You have within you a need for a Father that no human father can ever fulfill.
What was your relationship with your father like? I'll bet it wasn't perfect. That's because your father was human and wasn't perfect, but there is a deeper reason.
It has to do with the way you're wired. You were designed to need the perfect — I mean absolutely perfect — unconditional and complete love of a Father. In other words, you have within you a need for a Father that no human father can ever fulfill.
This is why so many people grow up and rebel against their fathers or blame their fathers or hate their fathers. They perceive that their father has failed them.
What made me come to this conclusion was speaking to a number of people over the years in counseling who blamed their father for their problems. Then when I looked at the facts objectively I realized that the fathers they were complaining about were actually pretty good guys.
I've had situations where the father was a good Christian man who provided for his wife and family, never cheated on his spouse, loved his kids and spent time with them, but they still blamed him for being a lousy Dad. Of course he wasn't perfect, but my point is that they had this inner, subconscious need for him to be more than he ever could be.
I realize that there are also some truly horrendous husbands and fathers, but I've learned to take all those who complain about them with a pinch of salt. There's always another side to the story, and one's perceptions are never complete. We don't know the whole story.
What I'm getting at is this: I believe we all — to a greater or lesser extent — carry within us something I call the Father Wound. This is the wound we received from not having a perfect father. The wound may be deep and lasting — disabling and poisoning every part of our personality, sexuality and relationships — or it may be less profound, but present nonetheless.

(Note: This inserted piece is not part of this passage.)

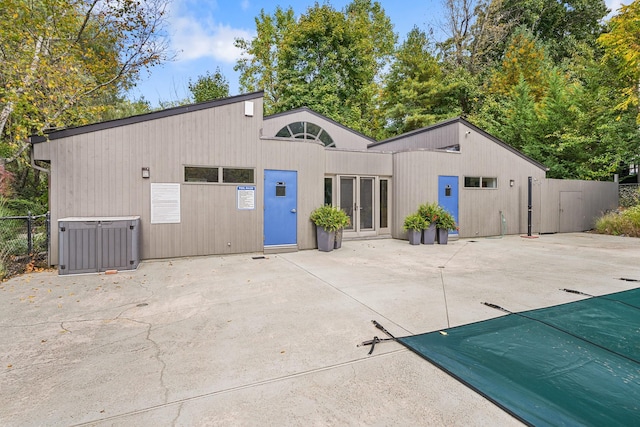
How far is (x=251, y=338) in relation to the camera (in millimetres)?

I've had situations where the father was a good Christian man who provided for his wife and family, never cheated on his spouse, loved his kids and spent time with them, but they still blamed him for being a lousy Dad.
How does this wound show itself? It is revealed in a multitude of ways: the person may find it impossible to trust anyone in authority. They may perceive all "father figures" as the enemy. When faced with a "father relationship" at work, in sports, at church (or most anywhere), an ordinarily mature and sensible person may rebel, undermine the "father" or reject him. They may give that person the silent treatment or walk out on him. In other words, they will exhibit immature behaviors — reacting like a child or an adolescent responds to the negative father figure.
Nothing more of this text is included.